- **HOW TO COMPLETE THIS TASK**:
Below are records; the lines starting at the one with "Asian instant noodles" and ending at the one with "Wide Industrial Thermal" must be reproduced exactly, both included. Pictures must not appear.

- **RECORDED INFORMATION**:
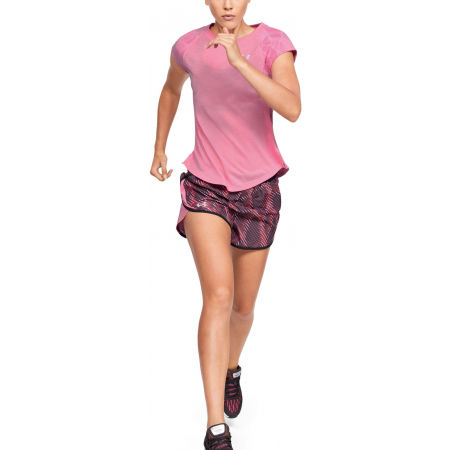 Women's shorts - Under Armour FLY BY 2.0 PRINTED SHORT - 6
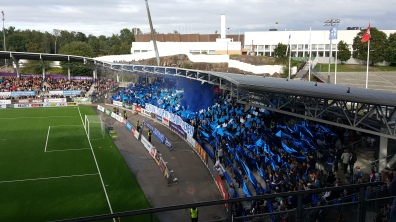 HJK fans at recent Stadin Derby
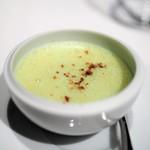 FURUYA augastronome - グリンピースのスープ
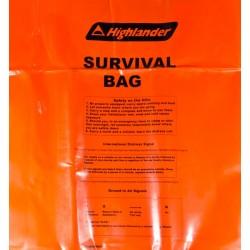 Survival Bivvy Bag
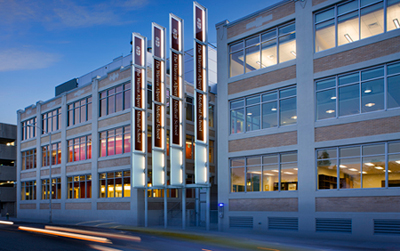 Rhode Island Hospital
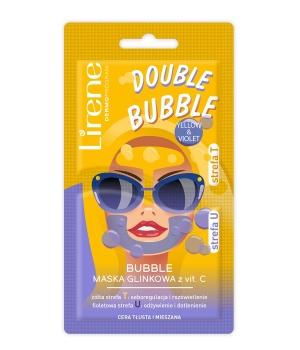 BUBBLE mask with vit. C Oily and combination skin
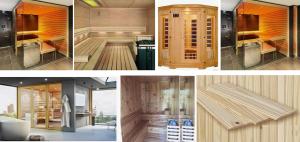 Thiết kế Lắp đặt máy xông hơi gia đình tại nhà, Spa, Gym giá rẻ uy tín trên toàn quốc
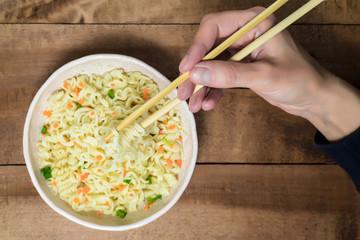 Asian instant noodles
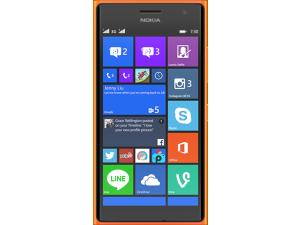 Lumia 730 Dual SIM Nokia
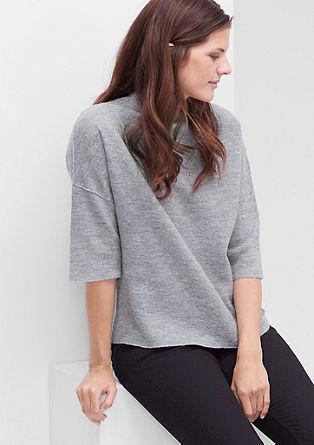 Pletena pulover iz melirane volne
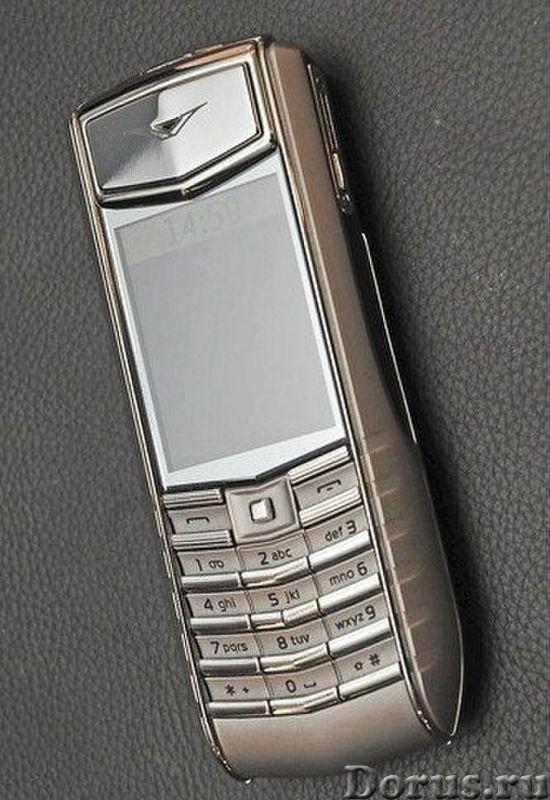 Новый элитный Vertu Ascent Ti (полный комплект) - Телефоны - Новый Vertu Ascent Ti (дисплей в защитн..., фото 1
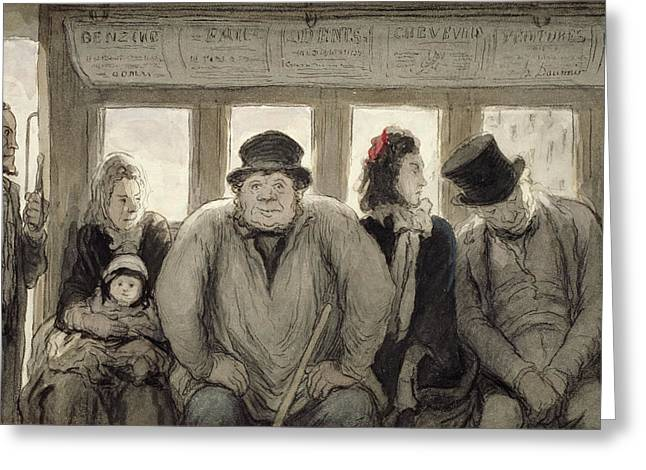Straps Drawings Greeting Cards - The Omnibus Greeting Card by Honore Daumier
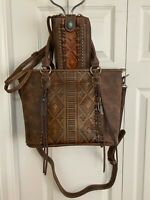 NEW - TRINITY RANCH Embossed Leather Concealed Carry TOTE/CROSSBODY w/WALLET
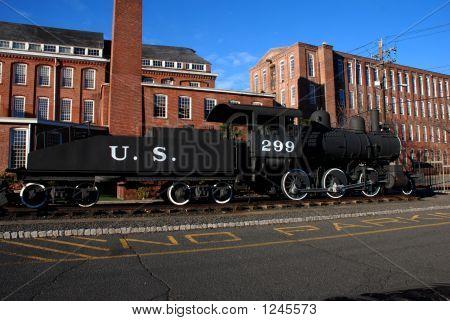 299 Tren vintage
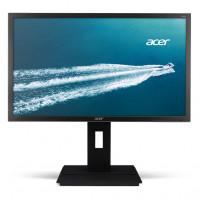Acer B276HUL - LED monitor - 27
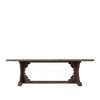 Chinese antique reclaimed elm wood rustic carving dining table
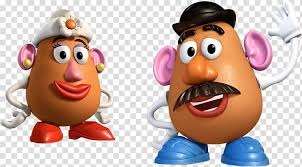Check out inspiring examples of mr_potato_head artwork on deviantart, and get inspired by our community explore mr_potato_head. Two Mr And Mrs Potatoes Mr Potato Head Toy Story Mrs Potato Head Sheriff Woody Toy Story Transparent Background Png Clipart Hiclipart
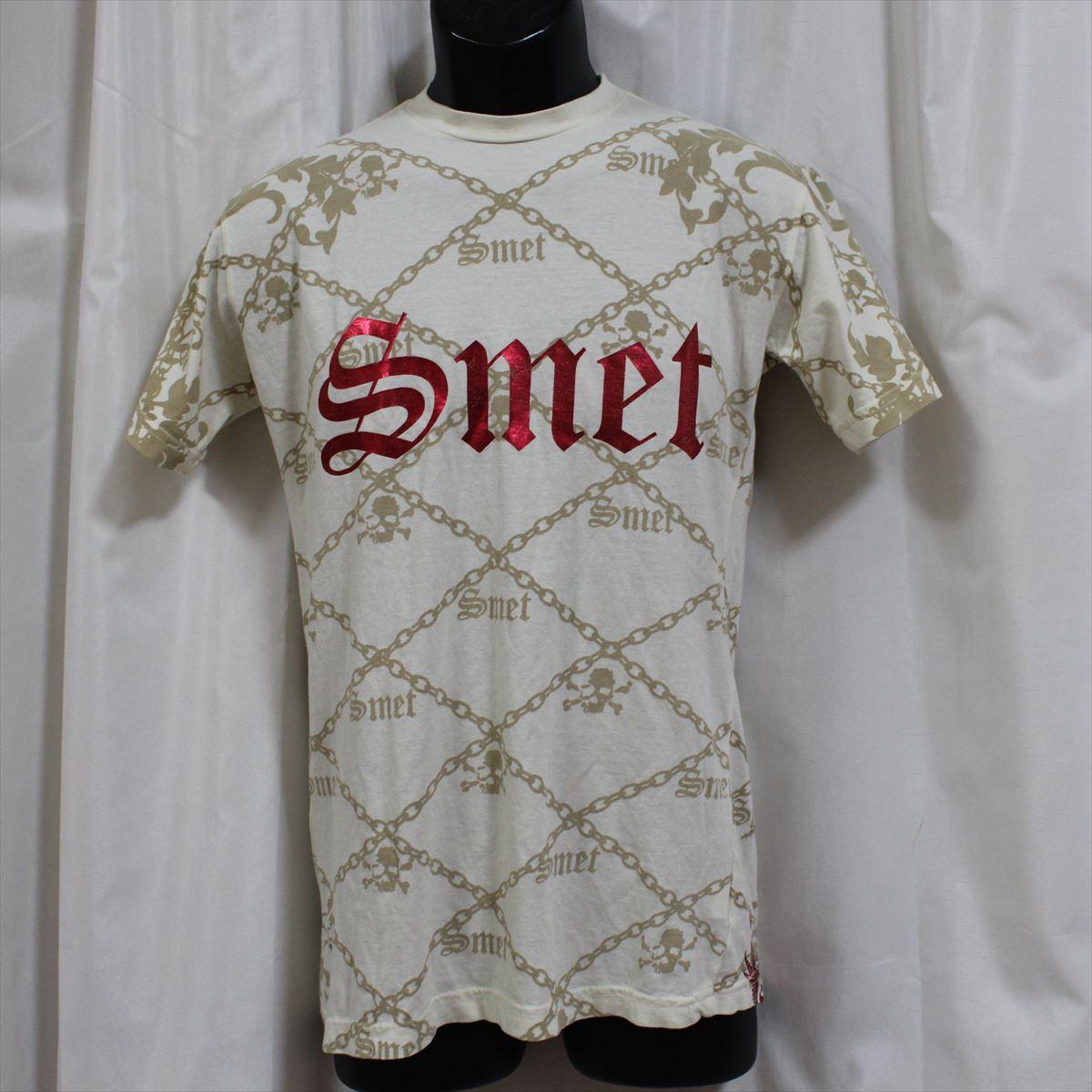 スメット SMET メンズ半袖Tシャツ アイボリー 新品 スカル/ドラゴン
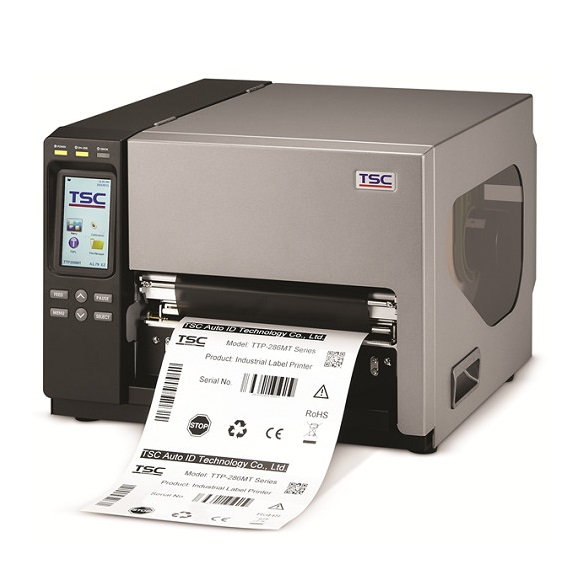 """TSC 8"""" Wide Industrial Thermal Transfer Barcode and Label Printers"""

* * *

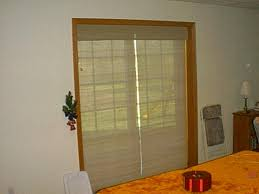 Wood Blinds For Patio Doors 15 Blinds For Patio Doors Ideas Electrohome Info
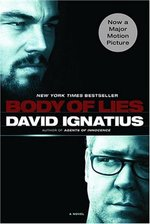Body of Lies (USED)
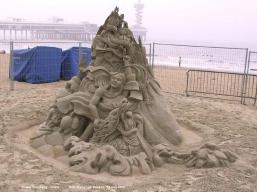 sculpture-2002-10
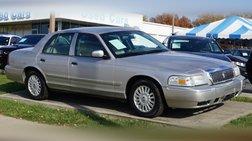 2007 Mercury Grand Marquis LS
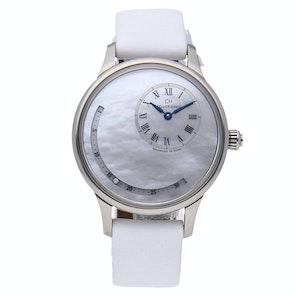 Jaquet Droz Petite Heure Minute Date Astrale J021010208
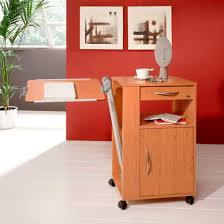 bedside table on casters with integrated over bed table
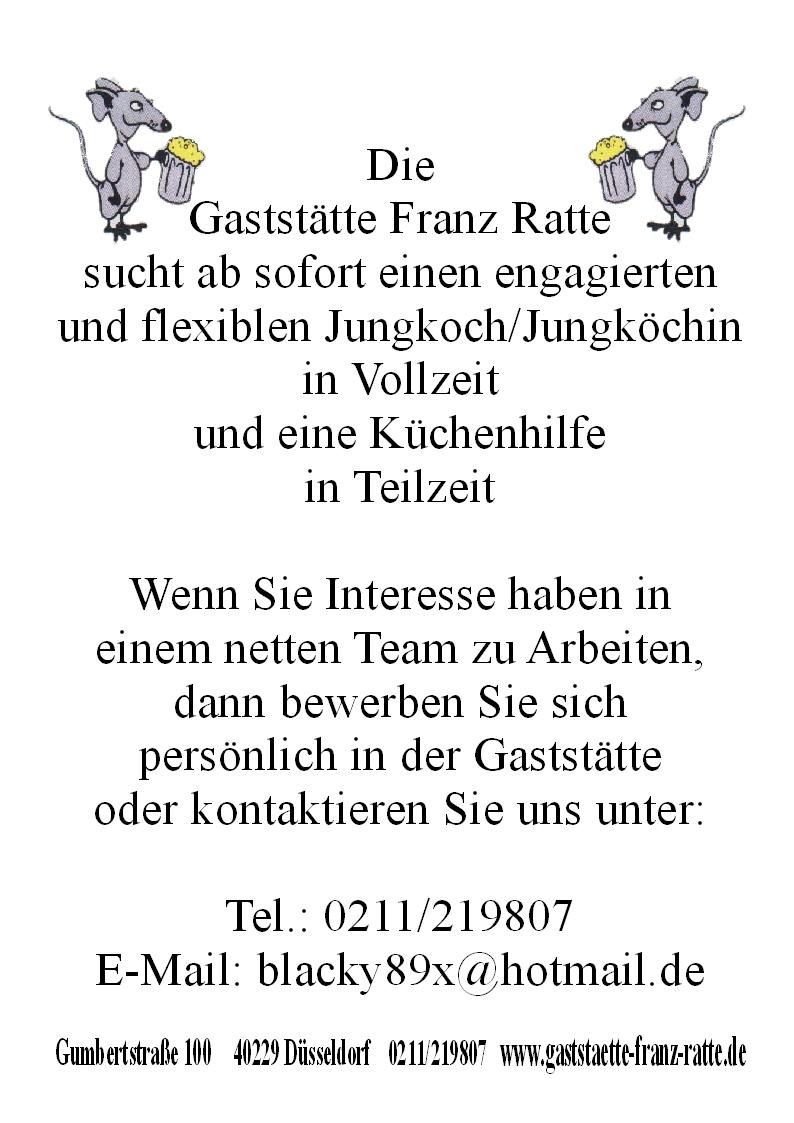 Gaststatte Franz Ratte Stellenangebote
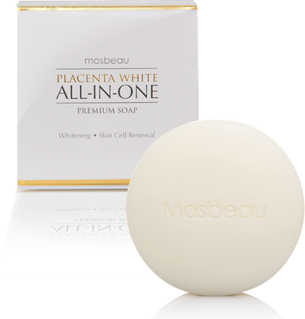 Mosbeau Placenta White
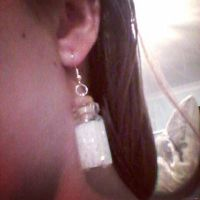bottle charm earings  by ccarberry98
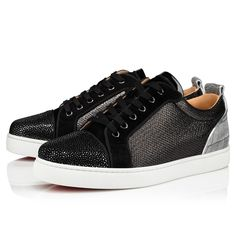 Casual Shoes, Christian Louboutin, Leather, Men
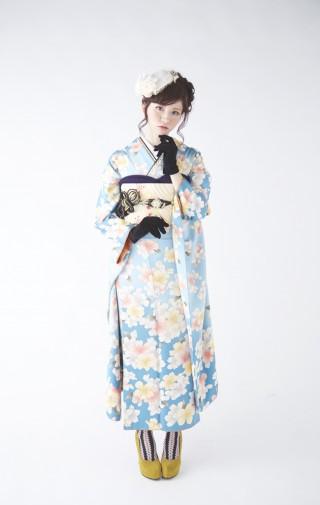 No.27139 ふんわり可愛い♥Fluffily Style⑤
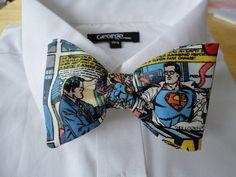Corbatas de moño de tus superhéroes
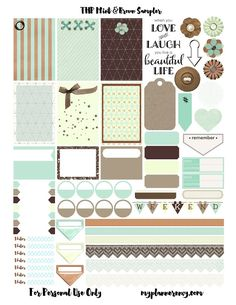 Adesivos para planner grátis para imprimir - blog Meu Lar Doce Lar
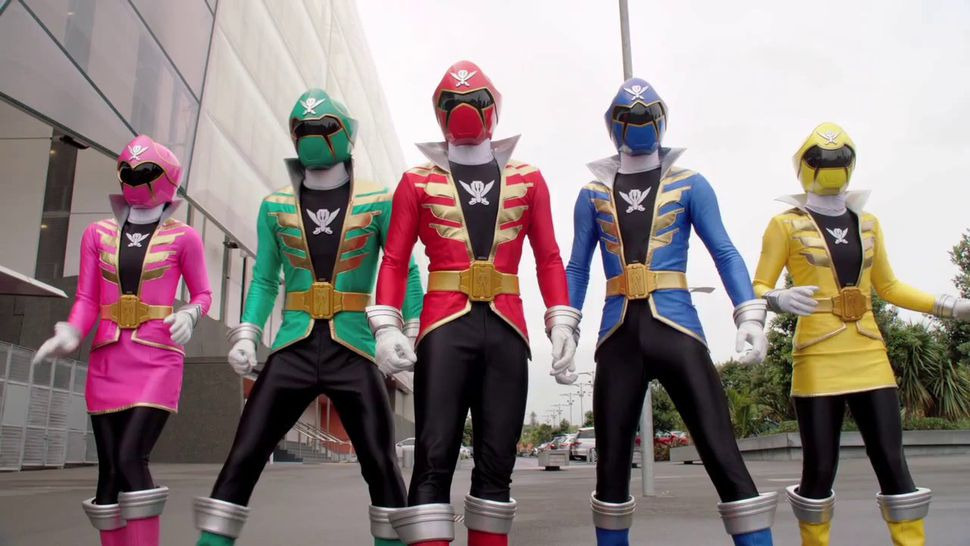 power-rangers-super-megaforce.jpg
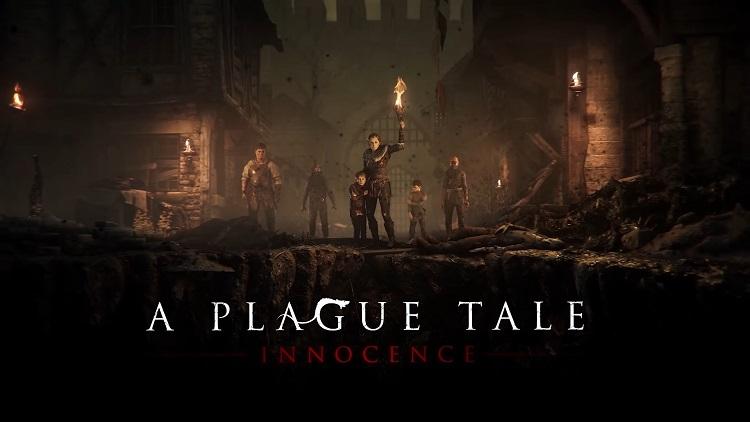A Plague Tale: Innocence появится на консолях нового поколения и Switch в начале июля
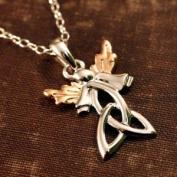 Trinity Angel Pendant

- **FINAL ANSWER**:
 Asian instant noodles
 Lumia 730 Dual SIM Nokia
 Pletena pulover iz melirane volne
 Новый элитный Vertu Ascent Ti (полный комплект) - Телефоны - Новый Vertu Ascent Ti (дисплей в защитн..., фото 1
Straps Drawings Greeting Cards - The Omnibus Greeting Card by Honore Daumier
 NEW - TRINITY RANCH Embossed Leather Concealed Carry TOTE/CROSSBODY w/WALLET
 299 Tren vintage
Acer B276HUL - LED monitor - 27
 Chinese antique reclaimed elm wood rustic carving dining table
Check out inspiring examples of mr_potato_head artwork on deviantart, and get inspired by our community explore mr_potato_head. Two Mr And Mrs Potatoes Mr Potato Head Toy Story Mrs Potato Head Sheriff Woody Toy Story Transparent Background Png Clipart Hiclipart
 スメット SMET メンズ半袖Tシャツ アイボリー 新品 スカル/ドラゴン
 """TSC 8"""" Wide Industrial Thermal Transfer Barcode and Label Printers"""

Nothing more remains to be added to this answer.